At the end of a few more days she went to her old husband to ask him how he was. He said he was a bit troubled with his lumbago, but otherwise fairly well.
"What you want," said she, "is a sea-voyage."
He thought not. He had never found the sea suit him. And travelling was a great fatigue. And it was the wrong time of year for it, anyhow. They had a good home, and it was the best place.
But she knew better. She had made up her mind, and it was useless for him to rebel. The sea-voyage was decided on—not so much because it would benefit his health as because his young wife had not seen England and Europe, and was dying to do so.

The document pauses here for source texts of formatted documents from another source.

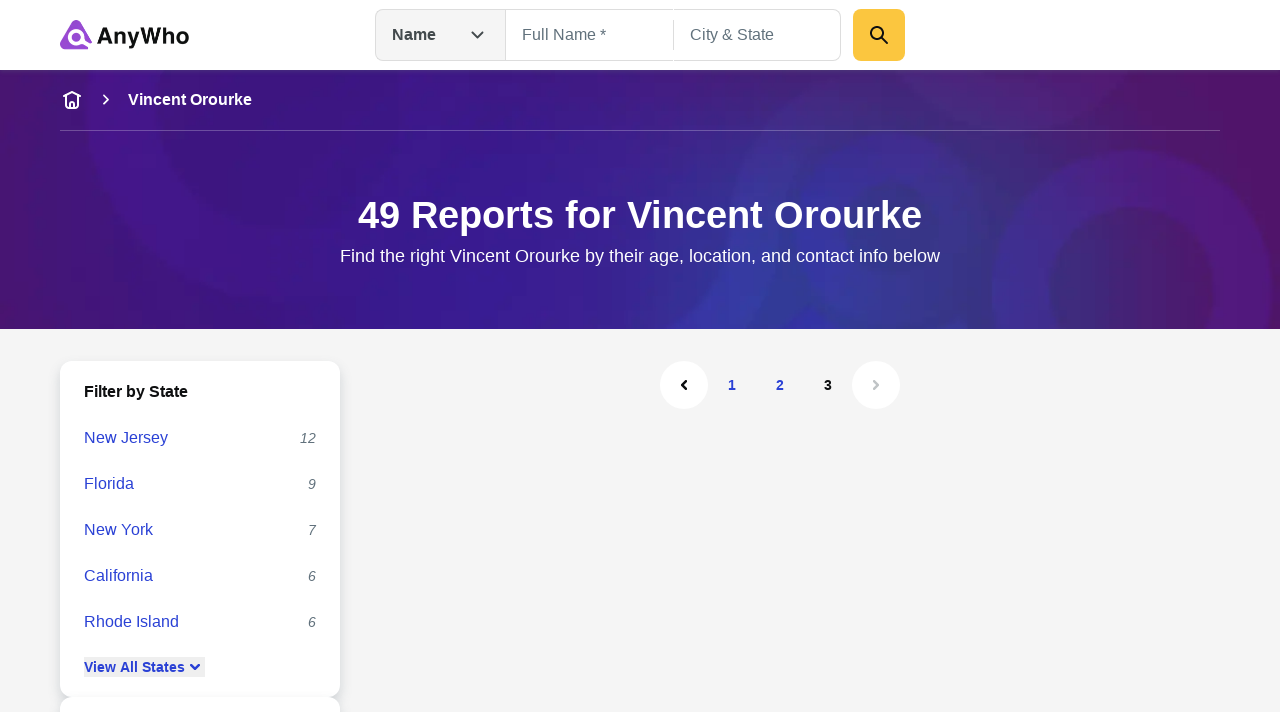

--- FILE ---
content_type: application/javascript; charset=UTF-8
request_url: https://www.anywho.com/_next/static/chunks/app/(site)/name/listview/country/not-found-d775de720bbb4ce6.js
body_size: 976
content:
(self.webpackChunk_N_E=self.webpackChunk_N_E||[]).push([[378,1050,1453,5888],{40218:(e,s,o)=>{Promise.resolve().then(o.t.bind(o,79936,23)),Promise.resolve().then(o.t.bind(o,23017,23)),Promise.resolve().then(o.t.bind(o,34365,23)),Promise.resolve().then(o.bind(o,17367)),Promise.resolve().then(o.bind(o,65609)),Promise.resolve().then(o.bind(o,52612)),Promise.resolve().then(o.bind(o,59498)),Promise.resolve().then(o.bind(o,60573)),Promise.resolve().then(o.bind(o,8799)),Promise.resolve().then(o.bind(o,8518)),Promise.resolve().then(o.bind(o,45787)),Promise.resolve().then(o.bind(o,41546)),Promise.resolve().then(o.bind(o,58129)),Promise.resolve().then(o.bind(o,70161)),Promise.resolve().then(o.bind(o,94542)),Promise.resolve().then(o.bind(o,2116)),Promise.resolve().then(o.bind(o,8035)),Promise.resolve().then(o.bind(o,43358)),Promise.resolve().then(o.bind(o,92370)),Promise.resolve().then(o.bind(o,87582)),Promise.resolve().then(o.bind(o,16469)),Promise.resolve().then(o.bind(o,3810)),Promise.resolve().then(o.bind(o,54168)),Promise.resolve().then(o.bind(o,82806)),Promise.resolve().then(o.bind(o,93478)),Promise.resolve().then(o.bind(o,20157)),Promise.resolve().then(o.bind(o,87585)),Promise.resolve().then(o.bind(o,55564)),Promise.resolve().then(o.bind(o,12651)),Promise.resolve().then(o.bind(o,73159)),Promise.resolve().then(o.bind(o,39568)),Promise.resolve().then(o.bind(o,59370)),Promise.resolve().then(o.bind(o,56381)),Promise.resolve().then(o.bind(o,68385)),Promise.resolve().then(o.bind(o,79244)),Promise.resolve().then(o.bind(o,14422)),Promise.resolve().then(o.bind(o,90797)),Promise.resolve().then(o.bind(o,37861)),Promise.resolve().then(o.bind(o,72746)),Promise.resolve().then(o.bind(o,27454)),Promise.resolve().then(o.bind(o,45934)),Promise.resolve().then(o.bind(o,35900)),Promise.resolve().then(o.bind(o,22784)),Promise.resolve().then(o.bind(o,764)),Promise.resolve().then(o.bind(o,1956)),Promise.resolve().then(o.bind(o,90707)),Promise.resolve().then(o.bind(o,84394)),Promise.resolve().then(o.bind(o,44909)),Promise.resolve().then(o.bind(o,25768)),Promise.resolve().then(o.bind(o,92906)),Promise.resolve().then(o.bind(o,96269)),Promise.resolve().then(o.bind(o,50401)),Promise.resolve().then(o.bind(o,92820)),Promise.resolve().then(o.bind(o,33778)),Promise.resolve().then(o.bind(o,38862)),Promise.resolve().then(o.bind(o,10224)),Promise.resolve().then(o.bind(o,57246)),Promise.resolve().then(o.bind(o,47735)),Promise.resolve().then(o.bind(o,754)),Promise.resolve().then(o.bind(o,97726)),Promise.resolve().then(o.bind(o,19007)),Promise.resolve().then(o.bind(o,43258)),Promise.resolve().then(o.bind(o,99473)),Promise.resolve().then(o.bind(o,36020))},59370:(e,s,o)=>{"use strict";o.r(s),o.d(s,{NotFoundForm:()=>i});var r=o(62344);o(70724);var n=o(10810);let i=e=>{let{fullName:s,cityState:o}=e;return(0,r.jsx)("div",{className:"start:flex-col mobile:flex-row flex my-8x p-8x bg-white rounded-4x shadow-gray-xl gap-2x",children:(0,r.jsx)(n.C2,{handlerKey:"Name",defaultValues:{fullName:s,cityState:o},className:"w-full",textfieldStyle:"outlined",textfieldClasses:{container:"grow"},buttonClasses:"start:w-full mobile:w-auto",namePlaceholder:"Full Name *",locationPlaceholder:"City & State",buttonText:"Search"})})}}},e=>{e.O(0,[7659,3094,14,4938,8237,6722,7358],()=>e(e.s=40218)),_N_E=e.O()}]);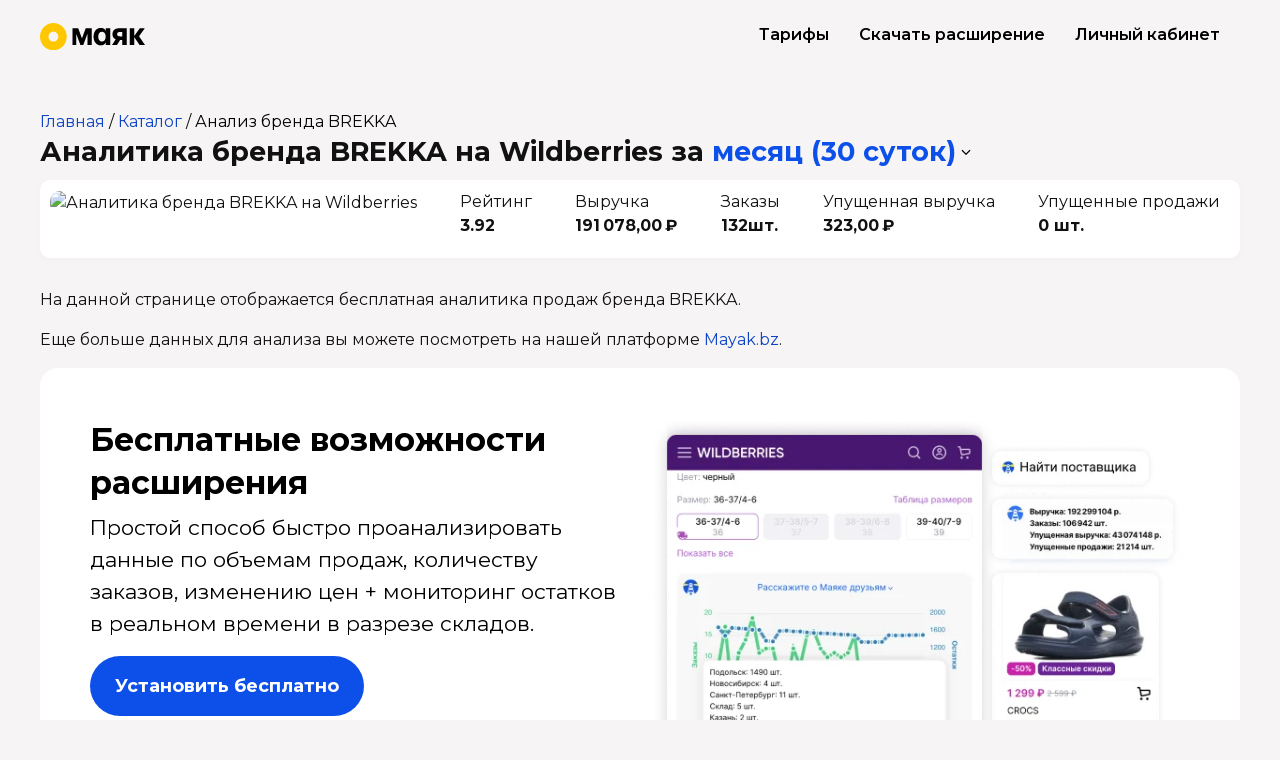

--- FILE ---
content_type: image/svg+xml
request_url: https://static.tildacdn.com/tild3062-6366-4665-a437-663666373135/icon-1.svg
body_size: 195
content:
<?xml version="1.0" encoding="UTF-8"?> <svg xmlns="http://www.w3.org/2000/svg" width="40" height="40" viewBox="0 0 40 40" fill="none"> <path d="M31.4667 0H8.53333C3.82222 0 0 3.82222 0 8.53333V31.4667C0 36.1778 3.82222 40 8.53333 40H31.4667C36.1778 40 40 36.1778 40 31.4667V8.53333C40 3.82222 36.1778 0 31.4667 0ZM8.53333 2.22222H31.4667C34.9333 2.22222 37.7778 5.06667 37.7778 8.53333V11.2444L29.9556 16.5333C29.4222 16.1333 28.7556 15.9111 28.0444 15.9111C27.2444 15.9111 26.5333 16.2222 25.9556 16.6667L19.2889 12.8889C19.2889 12.8444 19.2889 12.7556 19.2889 12.7111C19.2889 10.9333 17.8222 9.46667 16.0444 9.46667C14.2667 9.46667 12.8 10.9333 12.8 12.7111C12.8 13.6444 13.2 14.5333 13.8667 15.1111L10.4889 23.3778C10.4444 23.3778 10.4 23.3778 10.3556 23.3778C8.57778 23.3778 7.15556 24.8 7.11111 26.5778L2.22222 28.3111V8.53333C2.22222 5.06667 5.06667 2.22222 8.53333 2.22222ZM31.4667 37.7778H8.53333C5.06667 37.7778 2.22222 34.9333 2.22222 31.4667V30.6667L7.86667 28.7111C8.44444 29.4222 9.37778 29.9111 10.3556 29.9111C12.1333 29.9111 13.6 28.4444 13.6 26.6667C13.6 25.7333 13.2 24.8444 12.5333 24.2667L15.9111 16C15.9556 16 16 16 16.0444 16C16.9778 16 17.8222 15.6 18.4 14.9778L24.8444 18.6667C24.8 18.8444 24.8 19.0222 24.8 19.2C24.8 20.9778 26.2667 22.4444 28.0444 22.4444C29.8222 22.4444 31.2889 20.9778 31.2889 19.2C31.2889 18.9333 31.2444 18.6667 31.2 18.4L37.7778 13.9556V31.4667C37.7778 34.9333 34.9333 37.7778 31.4667 37.7778Z" fill="black"></path> </svg>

Then they discussed routes.
"The thing to do," said Mrs Ewing, "is not to crowd up with that lot in the mail steamers, where you can't do as you like, or have any special attentions, but to go in a smaller vessel, where you would be of some importance, and have your liberty, and plenty of space, and no tiresome rules and restrictions—"
"My dear child, you don't know those second-rate lines. I do. I assure you you'd be very sorry for yourself if I let you travel by them. They are not YOUR style at all."